- [TASK DETAILS] Reproduce the data below exactly as written. Pictures do not belong in the copy.
═══ RECORDS SUPPLIED
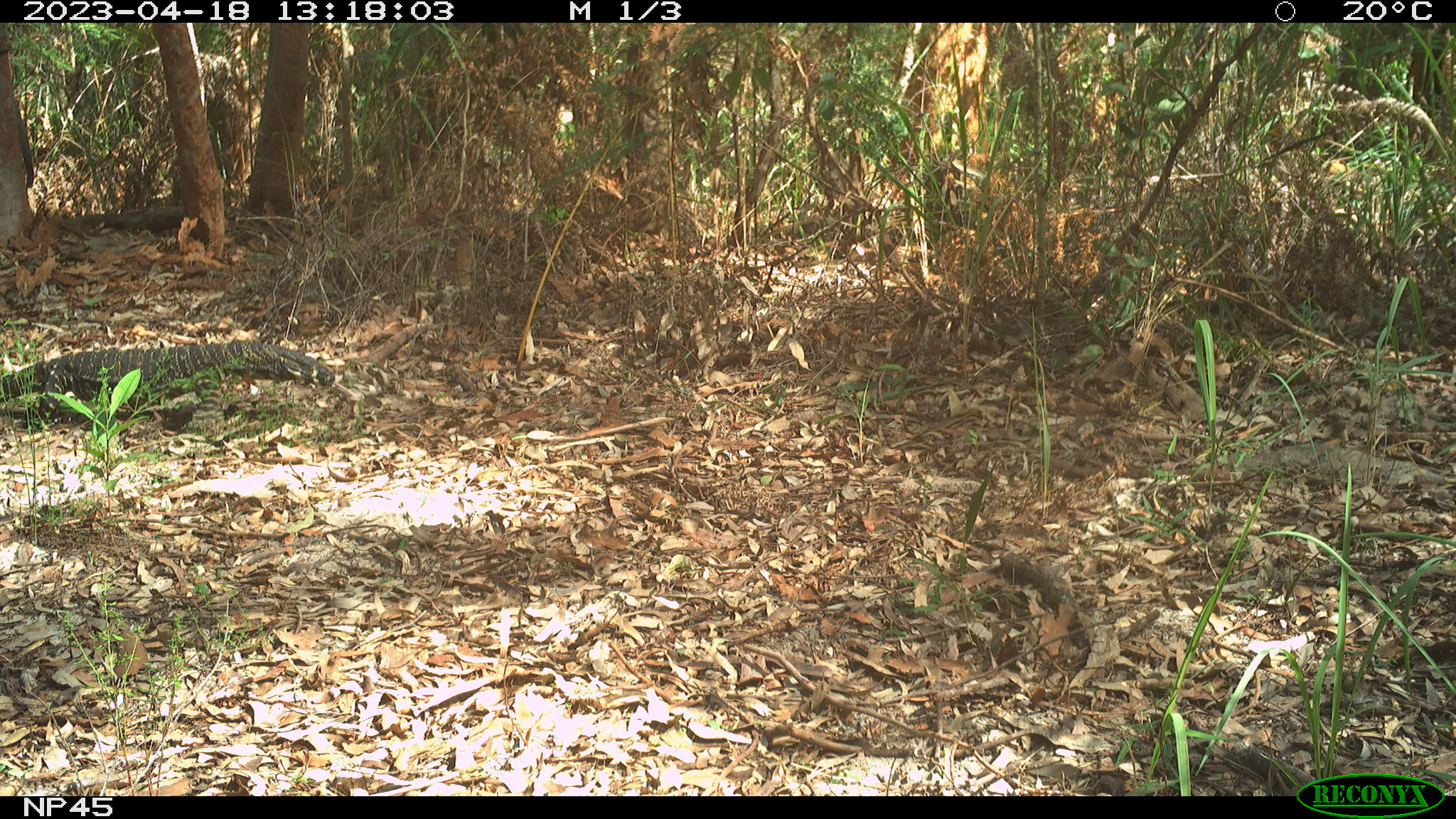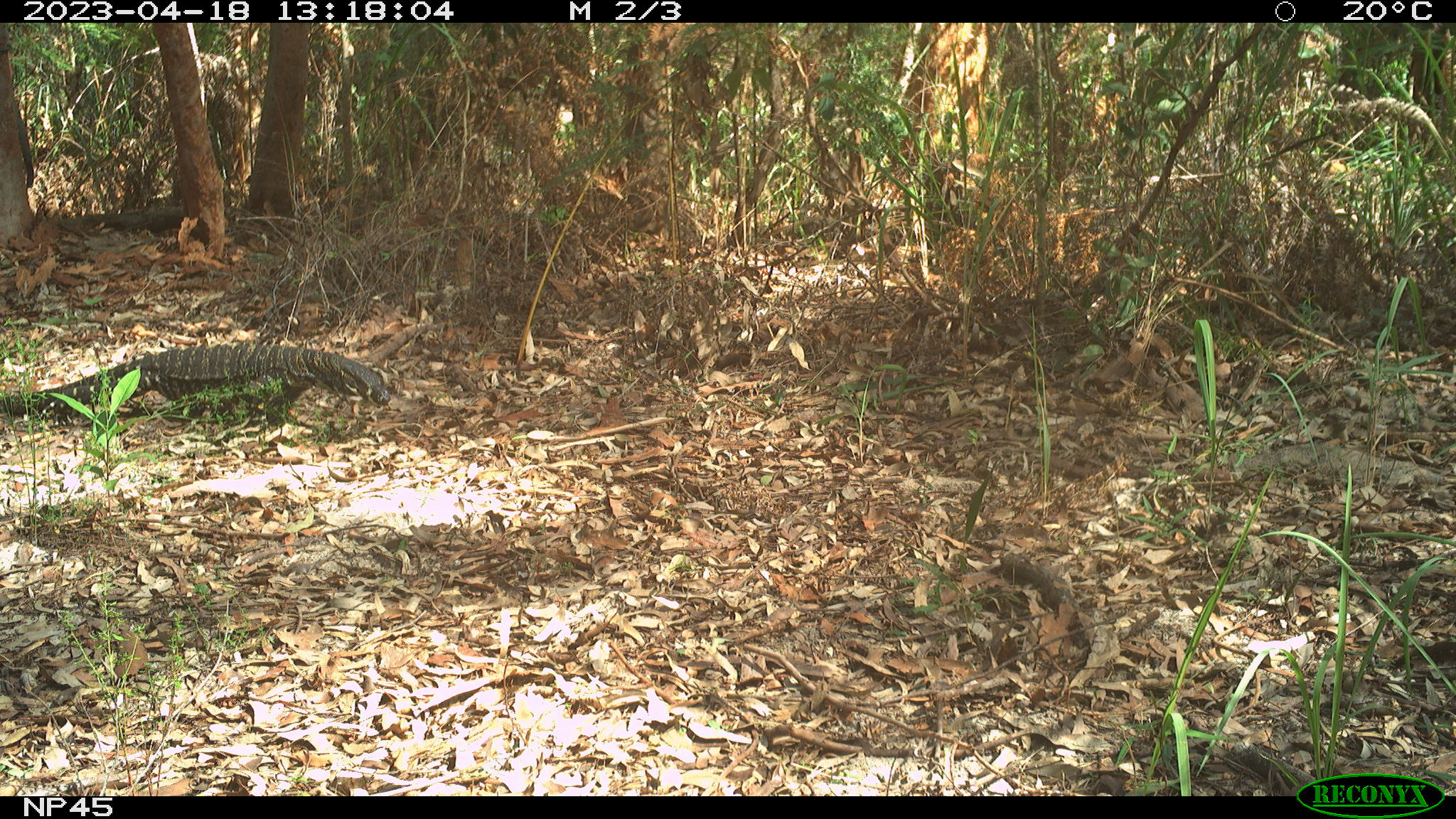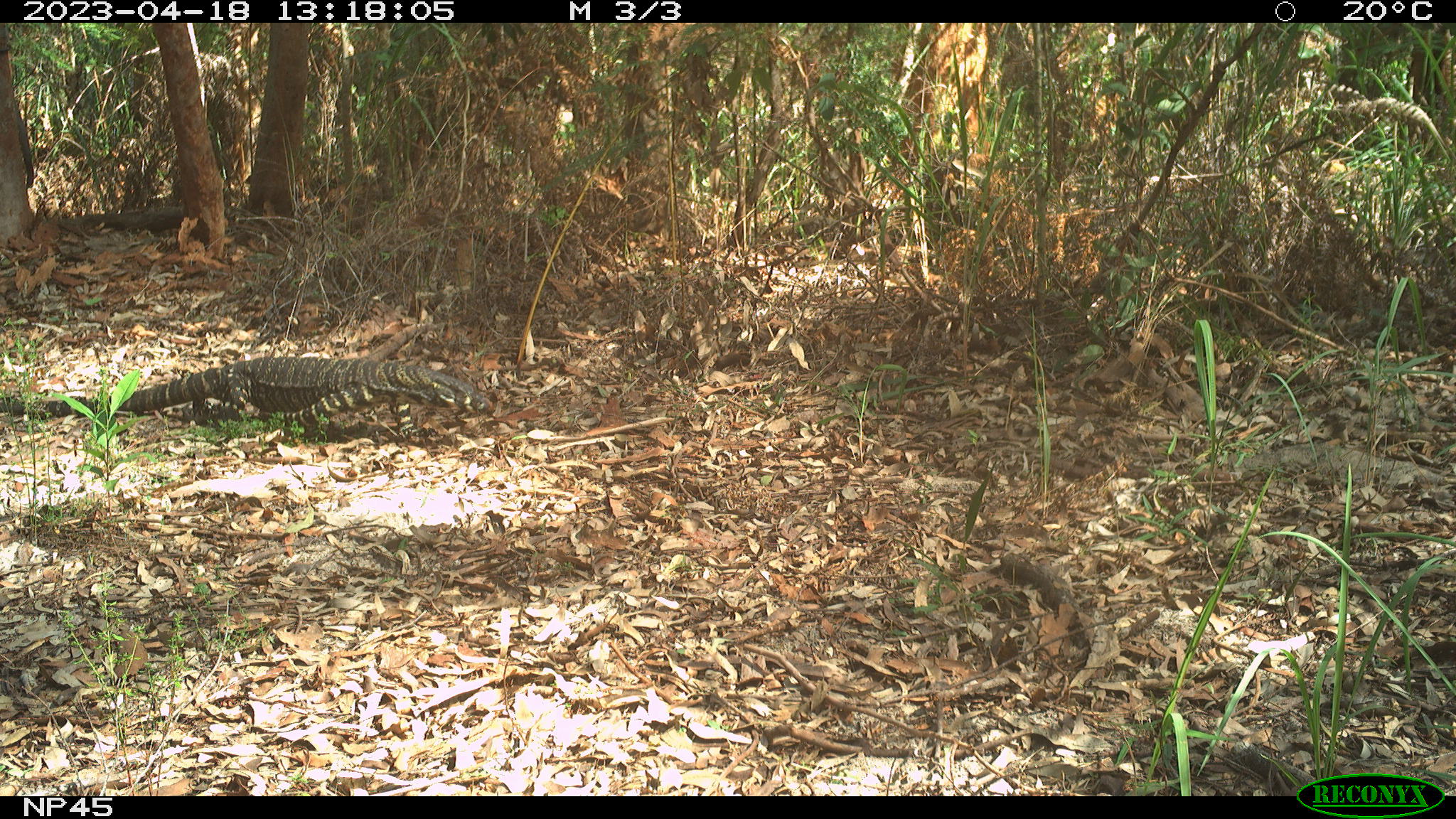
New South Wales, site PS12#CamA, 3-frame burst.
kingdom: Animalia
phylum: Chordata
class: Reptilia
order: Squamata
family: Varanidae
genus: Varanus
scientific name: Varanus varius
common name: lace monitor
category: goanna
══════
- [TASK RESPONSE]
New South Wales, site PS12#CamA, 3-frame burst.
kingdom: Animalia
phylum: Chordata
class: Reptilia
order: Squamata
family: Varanidae
genus: Varanus
scientific name: Varanus varius
common name: lace monitor
category: goanna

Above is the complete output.